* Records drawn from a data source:
-----
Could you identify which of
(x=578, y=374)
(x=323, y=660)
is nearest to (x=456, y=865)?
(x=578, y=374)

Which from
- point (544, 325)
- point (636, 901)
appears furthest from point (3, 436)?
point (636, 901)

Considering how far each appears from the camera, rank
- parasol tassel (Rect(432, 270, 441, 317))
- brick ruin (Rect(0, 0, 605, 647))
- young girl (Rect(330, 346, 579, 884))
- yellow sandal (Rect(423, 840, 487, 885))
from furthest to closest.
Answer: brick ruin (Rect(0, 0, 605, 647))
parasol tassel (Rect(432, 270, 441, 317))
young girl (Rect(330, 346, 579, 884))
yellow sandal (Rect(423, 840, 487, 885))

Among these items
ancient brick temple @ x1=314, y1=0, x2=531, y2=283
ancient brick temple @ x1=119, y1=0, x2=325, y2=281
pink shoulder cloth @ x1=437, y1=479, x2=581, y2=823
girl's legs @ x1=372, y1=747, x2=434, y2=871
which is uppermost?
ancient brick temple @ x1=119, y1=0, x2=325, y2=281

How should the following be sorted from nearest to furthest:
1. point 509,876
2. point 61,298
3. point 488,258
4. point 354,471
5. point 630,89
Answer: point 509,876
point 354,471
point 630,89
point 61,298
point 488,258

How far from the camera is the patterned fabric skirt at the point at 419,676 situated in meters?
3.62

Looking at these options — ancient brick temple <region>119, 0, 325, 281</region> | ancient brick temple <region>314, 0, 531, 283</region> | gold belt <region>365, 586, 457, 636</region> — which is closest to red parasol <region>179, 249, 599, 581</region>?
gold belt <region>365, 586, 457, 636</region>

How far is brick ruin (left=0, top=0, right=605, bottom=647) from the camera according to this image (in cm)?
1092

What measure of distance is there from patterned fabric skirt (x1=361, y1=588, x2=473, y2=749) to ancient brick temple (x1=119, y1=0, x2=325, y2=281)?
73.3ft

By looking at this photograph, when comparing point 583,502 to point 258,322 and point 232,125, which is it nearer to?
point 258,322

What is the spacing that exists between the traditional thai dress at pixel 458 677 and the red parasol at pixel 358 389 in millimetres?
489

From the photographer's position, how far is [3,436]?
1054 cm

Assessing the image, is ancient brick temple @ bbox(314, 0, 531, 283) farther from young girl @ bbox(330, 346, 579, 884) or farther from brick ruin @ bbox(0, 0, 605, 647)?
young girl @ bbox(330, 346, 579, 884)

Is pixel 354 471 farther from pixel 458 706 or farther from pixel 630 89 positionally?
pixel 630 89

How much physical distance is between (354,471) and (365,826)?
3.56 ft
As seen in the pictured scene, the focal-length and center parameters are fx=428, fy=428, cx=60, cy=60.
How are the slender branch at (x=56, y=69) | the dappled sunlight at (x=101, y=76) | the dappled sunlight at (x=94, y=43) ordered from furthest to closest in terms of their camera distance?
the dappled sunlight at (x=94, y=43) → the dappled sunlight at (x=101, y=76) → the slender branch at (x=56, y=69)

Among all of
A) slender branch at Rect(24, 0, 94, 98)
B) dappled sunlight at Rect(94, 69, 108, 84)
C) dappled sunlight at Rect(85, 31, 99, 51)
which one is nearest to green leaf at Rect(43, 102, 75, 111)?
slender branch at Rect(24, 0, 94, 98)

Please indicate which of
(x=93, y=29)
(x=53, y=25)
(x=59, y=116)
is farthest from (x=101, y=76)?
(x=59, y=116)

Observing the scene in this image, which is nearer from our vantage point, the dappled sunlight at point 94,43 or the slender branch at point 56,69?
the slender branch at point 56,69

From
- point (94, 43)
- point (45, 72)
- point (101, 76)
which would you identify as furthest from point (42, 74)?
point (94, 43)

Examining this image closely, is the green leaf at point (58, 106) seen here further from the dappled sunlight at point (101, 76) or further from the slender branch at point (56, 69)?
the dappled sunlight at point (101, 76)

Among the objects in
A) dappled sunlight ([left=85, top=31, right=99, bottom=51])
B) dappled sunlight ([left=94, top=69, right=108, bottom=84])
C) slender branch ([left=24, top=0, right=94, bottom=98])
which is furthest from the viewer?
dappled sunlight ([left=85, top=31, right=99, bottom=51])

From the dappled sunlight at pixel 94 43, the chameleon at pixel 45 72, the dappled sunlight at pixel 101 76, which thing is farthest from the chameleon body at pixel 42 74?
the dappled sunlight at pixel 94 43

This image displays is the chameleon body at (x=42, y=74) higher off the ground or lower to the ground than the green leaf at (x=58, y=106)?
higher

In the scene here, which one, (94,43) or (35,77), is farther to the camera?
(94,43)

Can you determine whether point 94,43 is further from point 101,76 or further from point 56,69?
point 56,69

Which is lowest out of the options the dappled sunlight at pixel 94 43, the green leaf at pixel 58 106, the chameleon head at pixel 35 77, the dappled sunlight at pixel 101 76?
-----
* Stated task: Reproduce word for word the lines above, beginning with the line that contains "What is the" and ending with the line that contains "the dappled sunlight at (x=94, y=43) →", including both of those lines.

* Output below:
What is the spacing that exists between the traditional thai dress at pixel 458 677 and the red parasol at pixel 358 389 in millimetres?
489

From the photographer's position, how far is [3,436]?
1054 cm

Assessing the image, is ancient brick temple @ bbox(314, 0, 531, 283) farther from young girl @ bbox(330, 346, 579, 884) or farther from brick ruin @ bbox(0, 0, 605, 647)?
young girl @ bbox(330, 346, 579, 884)

Is pixel 354 471 farther from pixel 458 706 or farther from pixel 630 89 positionally?
pixel 630 89

How much physical distance is between (354,471) and (365,826)?
3.56 ft
As seen in the pictured scene, the focal-length and center parameters are fx=428, fy=428, cx=60, cy=60.
How are the slender branch at (x=56, y=69) | the dappled sunlight at (x=101, y=76) | the dappled sunlight at (x=94, y=43) ordered from furthest to closest in terms of their camera distance?
the dappled sunlight at (x=94, y=43) → the dappled sunlight at (x=101, y=76) → the slender branch at (x=56, y=69)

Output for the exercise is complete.